ASU Philharmonia, consisting of both music and nonmusic majors, collaborated with dance students on two capstone projects. The first collaboration produced videos of original choreography written and performed by eight-member student dance troupes, with a soundtrack of virtual string ensemble performances. The second project brought together five cohorts of student composers, musicians, choreographers and dancers to co-create five new virtual music and dance pieces. 

“We are unbelievably proud of our students, their inspiring creative efforts, their leadership and teamwork and their ‘can-do-anything-under-any-circumstances’ heart,” said Desbordes. “Their partnerships truly represent what the school is about – uplifting and inspiring each other and the world they live in.” 

The ASU orchestras and wind bands also collaborated with the USC Thornton School of Music and Oberlin College on a joint commission of a new work by Carlos Simon, winner of the 2019 ASU School of Music and ASU Gammage Composition Competition and 2021 Sphinx Medal of Excellence awardee, for a small ensemble that can be performed from a distance.

Spring semester will see additional commissions from ASU’s composition faculty Gabriel Bolaños as well as a large-scale virtual work by Canadian composer Jordan Nobles. The groups plan to present a number of virtual and outdoor performances later in the semester.

Learning from experts

Meyer said the global health crisis has also allowed them to host a variety of top-level guests, visiting artists and speakers who are available to interact virtually with students. 

Beethoven scholar Nicholas Kitchen of the Borromeo String Quartet worked with both the renowned ASU Visiting Quartet Residency Program and with the students in the large ensembles. Kitchen created a new performing edition of Beethoven’s Eighth Symphony specifically for the ASU Symphony Orchestra, filled with musical directions that come directly from Beethoven’s manuscripts previously lost in modern performing editions.

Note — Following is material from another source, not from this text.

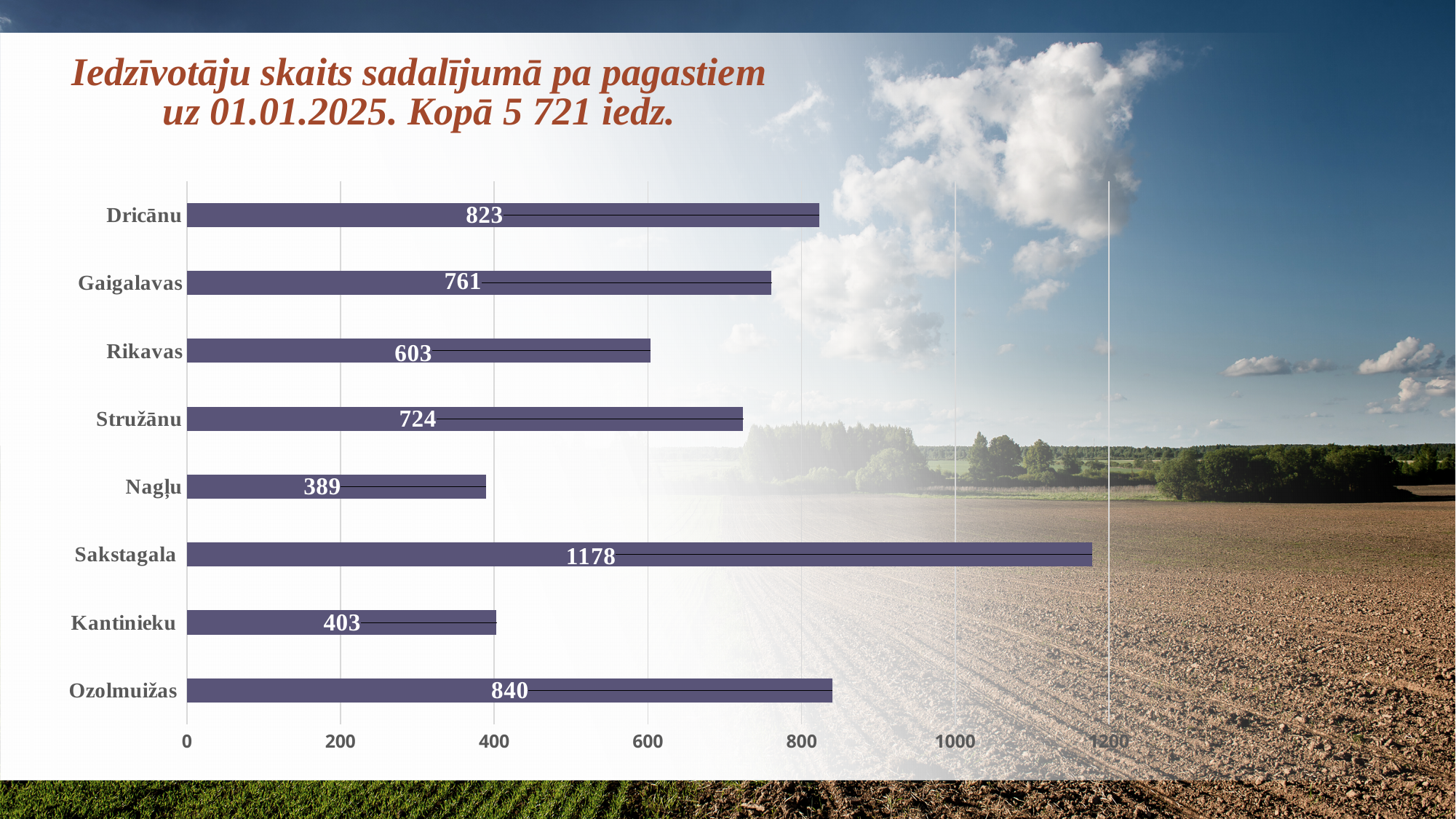
What total population is stated in the chart title? 5 721 iedz. What is the population value shown for Sakstagala? 1178 What is the population value shown for Nagļu? 389 What kind of chart is shown on the slide? bar chart Which parish has the highest population on the chart? Sakstagala What is the difference between the populations of Dricānu and Gaigalavas? 62 What is the population value shown for Ozolmuižas? 840 Which parish has the lowest population on the chart? Nagļu How many parishes are shown on the chart? 8 Which has a larger population, Stružānu or Rikavas? Stružānu Is the value for Kantinieku greater or less than 600? less What is the difference between the populations of Sakstagala and Nagļu? 789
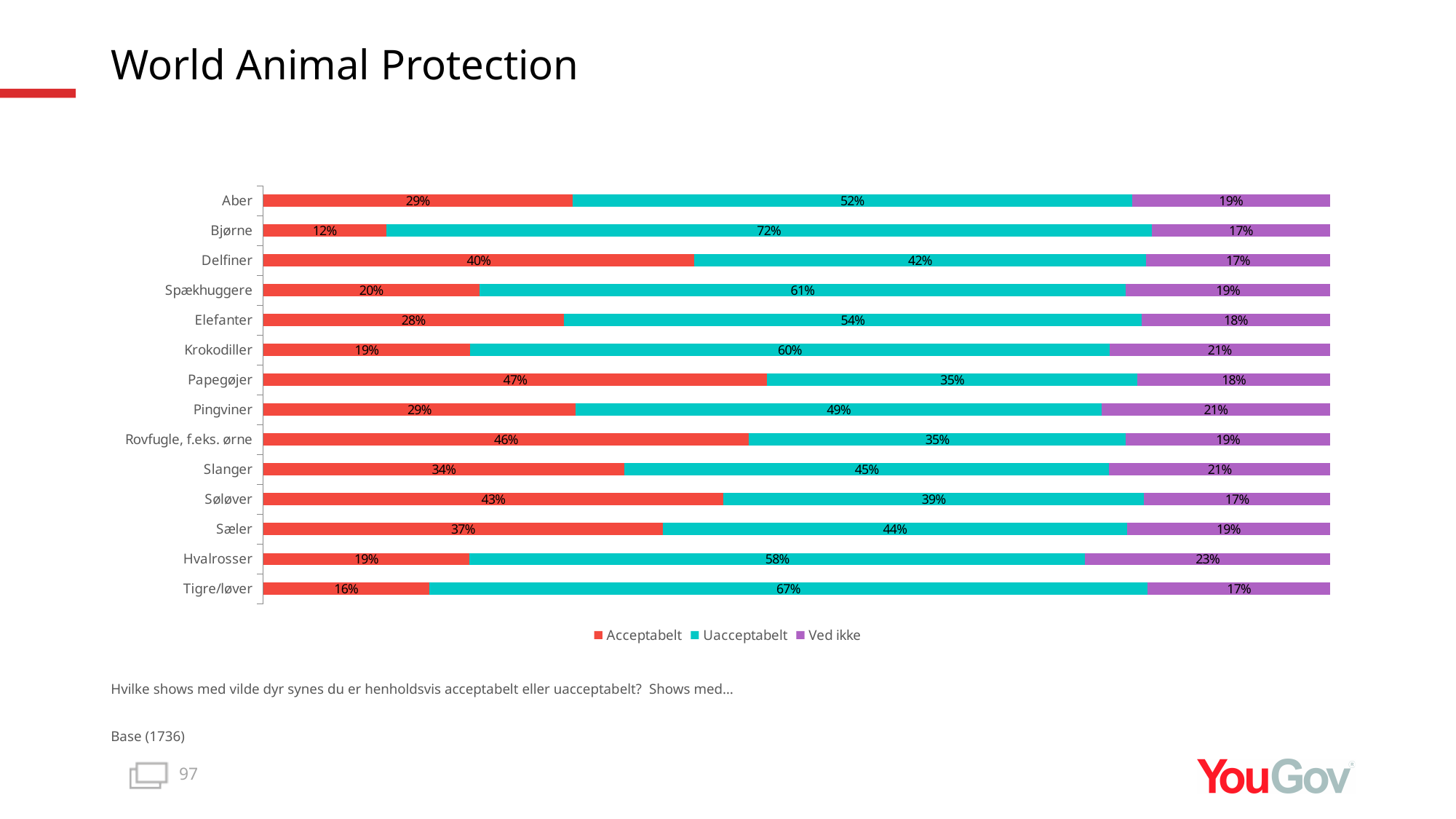
Which category has the highest 'Uacceptabelt' value? Bjørne What percentage of respondents found shows with Bjørne 'Uacceptabelt'? 72% What is the 'Acceptabelt' value for Papegøjer? 47% How many series does the legend list? 3 What is the 'Ved ikke' value for Hvalrosser? 23% Which is larger, the 'Acceptabelt' value for Søløver or for Sæler? Søløver Which category has the highest 'Ved ikke' value? Hvalrosser What kind of chart is shown on the slide? Stacked bar chart Which category has the lowest 'Acceptabelt' value? Bjørne How many animal categories are shown in the chart? 14 What is the difference between the 'Uacceptabelt' values for Tigre/løver and Delfiner? 25% What is the total of the three segments for the Krokodiller bar? 100%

“The guest artists that we are bringing in this year are powerhouses in the field,” said Meyer. “We have been talking about everything from effective practice and winning auditions to issues of structural racism in classical music and expanding the canon to become more meaningfully inclusive and broad. We have had guest composers, conductors, educators, arts entrepreneurs, music therapists and leaders of major arts organizations both in the United States and abroad.”

Meyer said many of the guests, such as Aaron Dworkin, founder of the Sphinx Organization, and Marc Bamuthi Joseph, vice president and artistic director of social impact at the Kennedy Center, challenge and inspire the community to reimagine large ensembles through a lens of diversity and equity.

‘Richer than it’s ever been’

“Although we would have clearly preferred a ‘normal’ year, in many ways we are grateful for this unique time, which has allowed us to explore, invest and develop our curriculum in substantial directions,” said Caslor. “Because of the integration of our curriculum with the individual curricula the instrumental studio teachers are creating, we feel strongly that the curriculum across the ensembles, chamber music and solo work is richer than it's ever been at ASU.”

Meyer said that the changes made will have a lasting impact.

“We know that our audiences and students alike miss in-person performances, but our programs are going to be more robust, more inclusive and more deeply involved in meaningful development in the arts for years to come due to the innovations that have been demanded of us,” said Meyer.